The handful of districts nationally with student mandates include California’s two largest, L.A. and San Diego Unified. The details and timing of the mandates differ by district. San Diego’s applies to those 16 and older — for whom there is a vaccine with full authorization by the U.S. Food and Drug Administration. Other school systems allow an exemption for sincerely held religious beliefs, which L.A. Unified permits for employees but not for students.
In October, Gov. Gavin Newsom announced a pending state mandate, but it would not take effect before July at the earliest and currently includes exemptions for personal beliefs.
Students 18 and older can receive the one-shot Johnson & Johnson vaccine — an option that would take only two weeks to achieve maximum immunity. For those 12 to 17, the only current option is the Pfizer-BioNTech shot, which requires three weeks between doses and then a two-week waiting period to achieve maximum immunity.
“LAUSD is one of the nation’s leaders in terms of applying public health measures including: regular testing; mask use, and now vaccination of eligible students,” said Dr. Robert Kim-Farley, professor of epidemiology and community health sciences at UCLA Fielding School of Public Health. “Such measures help to ensure that our children are learning in an environment that is as safe from COVID-19 transmission as possible.”

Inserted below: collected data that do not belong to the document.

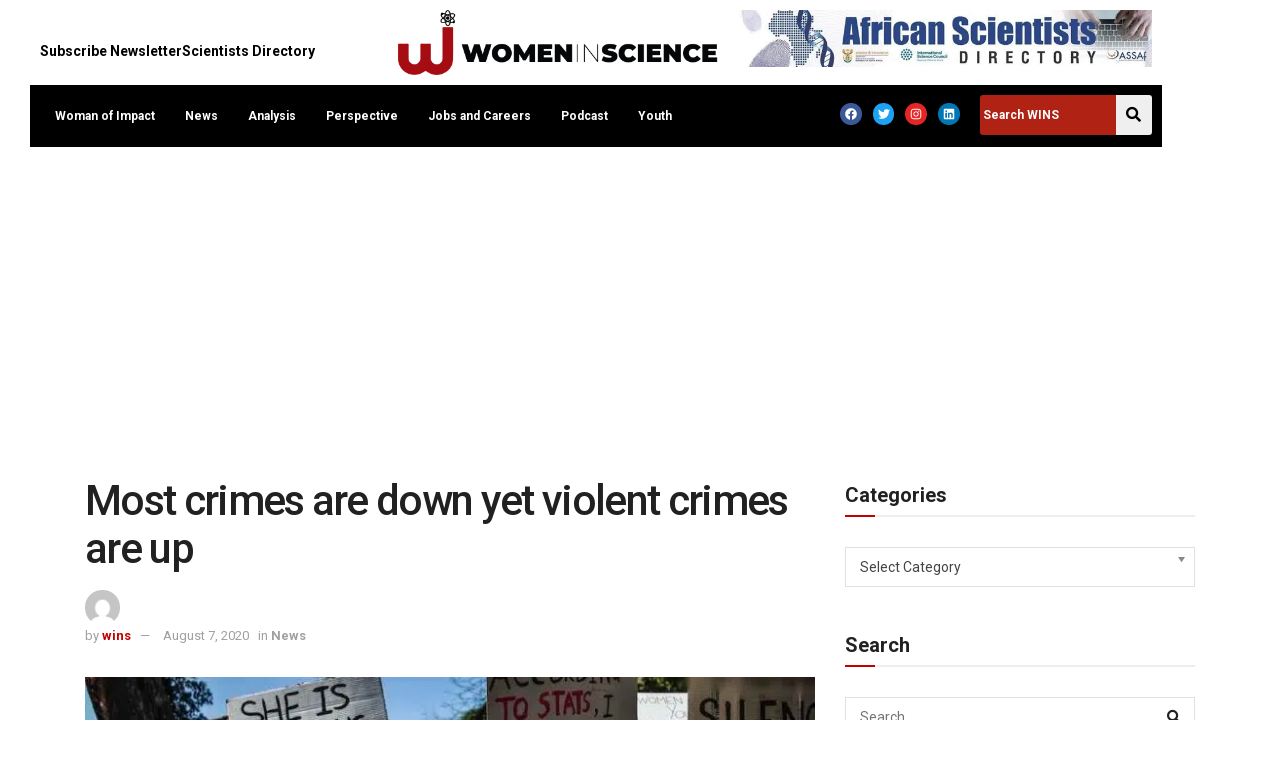

--- FILE ---
content_type: text/html; charset=utf-8
request_url: https://www.google.com/recaptcha/api2/aframe
body_size: -89
content:
<!DOCTYPE HTML><html><head><meta http-equiv="content-type" content="text/html; charset=UTF-8"></head><body><script nonce="aErKnVlttILSJj1P9x-X1A">/** Anti-fraud and anti-abuse applications only. See google.com/recaptcha */ try{var clients={'sodar':'https://pagead2.googlesyndication.com/pagead/sodar?'};window.addEventListener("message",function(a){try{if(a.source===window.parent){var b=JSON.parse(a.data);var c=clients[b['id']];if(c){var d=document.createElement('img');d.src=c+b['params']+'&rc='+(localStorage.getItem("rc::a")?sessionStorage.getItem("rc::b"):"");window.document.body.appendChild(d);sessionStorage.setItem("rc::e",parseInt(sessionStorage.getItem("rc::e")||0)+1);localStorage.setItem("rc::h",'1769056221771');}}}catch(b){}});window.parent.postMessage("_grecaptcha_ready", "*");}catch(b){}</script></body></html>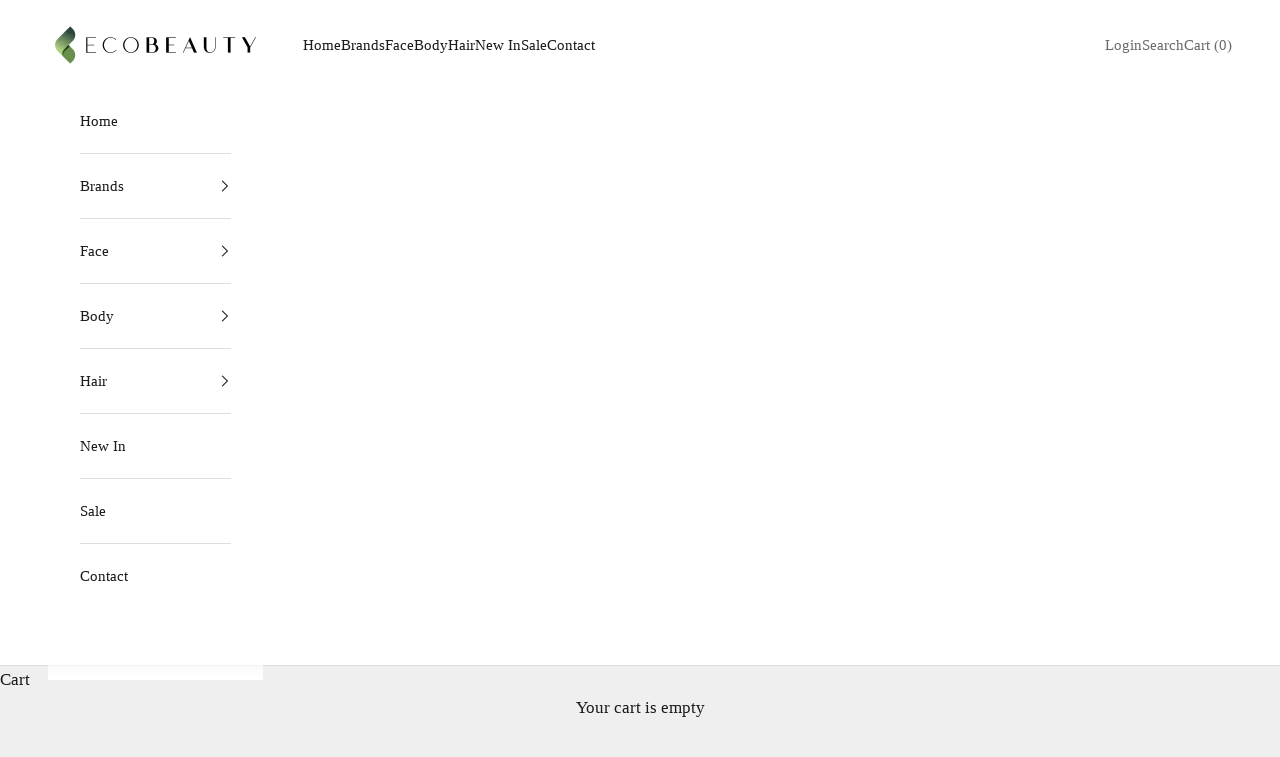

--- FILE ---
content_type: text/html; charset=UTF-8
request_url: https://demandforapps.com/aodtabs/function-settings.php
body_size: 395
content:
{"shop_status":"available","aod_enable":"Yes","aod_selectTag":"h6","aod_pageSelectorTag":"h6","aod_selectType":"default","aod_tabView":"view1","aod_tabHeadingHeight":"0","aod_tabTitleFontSize":"16","aod_tabTitleFontStyle":"italic","aod_tabBorderWidth":"0","aod_tabBorderRadius":"0","aod_tabContentBorderWidth":"1","aod_tabContentBorderRadius":"5","aod_activeTabTitleBgColor":"#000000","aod_activeTabTitleTextColor":"#ffffff","aod_inactiveTabBgColor":"#f1f1f1","aod_inactiveTabTextColor":"#8d8d8d","aod_tabTitleBorderColor":"#dddddd","aod_contentTabBackgroundColor":"#ffffff","aod_contentTabTextColor":"#444444","aod_contentTabBorderColor":"#dddddd","aod_tabMobileIconColor":"#333333","aod_accordionPlusClr":"#dddddd","aod_accordionMinusClr":"#dddddd","aod_accordionAlignment":"center","aod_accordionWidth":"100%","aod_staticTabs":[null],"aod_staticContent":"","aod_staticEnable":"","getcoll":null,"show_desc":"Yes","desc_name":"Description","select_template":"default"}

--- FILE ---
content_type: text/css
request_url: https://demandforapps.com/aodtabs/css/page_accord.css
body_size: 446
content:
h2.resp-accordion .resp-arrow {
    border: none;
}
.sd_mytabpage_accordion {
    min-height: 300px;
}
h2.resp-accordion .resp-arrow:before {
    border: none;
    content: "+";
    font-size: 20px;
    color: #3d4246;
    display: inline-block;
    z-index: 99999999;
    position: relative;
    right: 8px;
    top: -8px;
}

h2.resp-accordion.resp-tab-active .resp-arrow {
    border: none;
}

h2.resp-accordion.resp-tab-active .resp-arrow:before {
    border: none;
    content: "-";
    font-size: 20px;
    color: #fff;
    display: inline-block;
    z-index: 99999999;
    position: relative;
    right: 8px;
    top: -8px;
}
.bcPicker-picker{
  width: 100%;
  height: 100%;
  position:  relative;
  cursor: pointer;
}

.bcPicker-palette{
  width: 120px;
  position: absolute;
  top: 16px;
  padding: 5px;
  border: 1px solid #efefef;
  background-color: #fdfdfd;
  z-index: 10;
  display: none;
}

.bcPicker-palette > .bcPicker-color{
  width: 14px;
  height: 14px;
  margin: 2px;
  display: inline-block;
  border: 1px solid #efefef;
  background-color: #9da97b;
}
@media screen and (max-width: 767px) {
.resp-tabs-container {
	width: 100% !important;
	}
}
 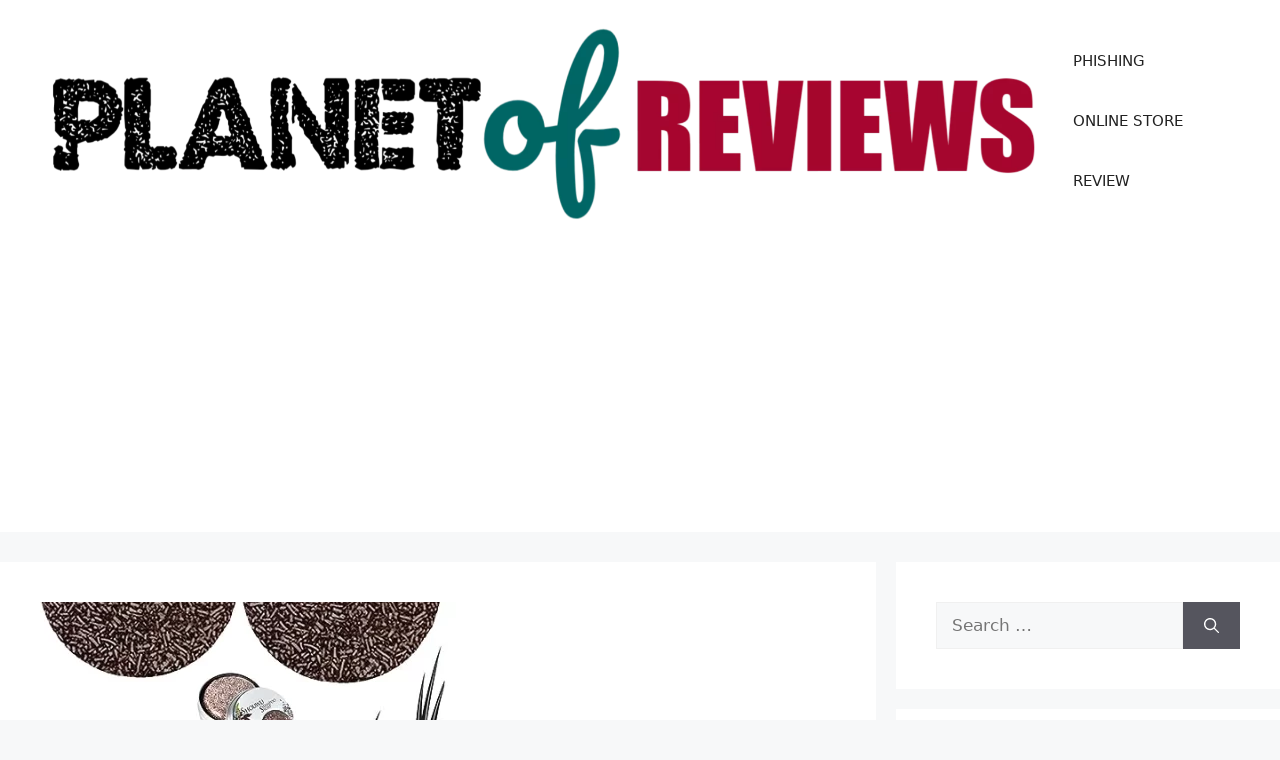

--- FILE ---
content_type: text/html; charset=utf-8
request_url: https://www.google.com/recaptcha/api2/aframe
body_size: 250
content:
<!DOCTYPE HTML><html><head><meta http-equiv="content-type" content="text/html; charset=UTF-8"></head><body><script nonce="i-BNpsuZReBuDZZc6MKRLQ">/** Anti-fraud and anti-abuse applications only. See google.com/recaptcha */ try{var clients={'sodar':'https://pagead2.googlesyndication.com/pagead/sodar?'};window.addEventListener("message",function(a){try{if(a.source===window.parent){var b=JSON.parse(a.data);var c=clients[b['id']];if(c){var d=document.createElement('img');d.src=c+b['params']+'&rc='+(localStorage.getItem("rc::a")?sessionStorage.getItem("rc::b"):"");window.document.body.appendChild(d);sessionStorage.setItem("rc::e",parseInt(sessionStorage.getItem("rc::e")||0)+1);localStorage.setItem("rc::h",'1768793786315');}}}catch(b){}});window.parent.postMessage("_grecaptcha_ready", "*");}catch(b){}</script></body></html>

He saw the 80% figure as “encouraging,” but echoed Chin-Hong in adding: “We need to continue to outreach and educate students and parents as to the importance of everyone eligible for vaccination to actually get vaccinated.”
The outreach includes $5 million worth of prizes as well as school-based and pop-up vaccine clinics throughout the school system.
Both L.A. Unified and San Diego Unified face lawsuits over their vaccine requirement. Some parents said they are adamant about not complying. They’ve taken part in protests and also called in to L.A. Unified school board meetings — in-person public speakers have yet to return since the start of the pandemic.
“Soon you’re going to lose thousands of students,” said a parent who called in. “Parents are gathering up. … We will not comply.”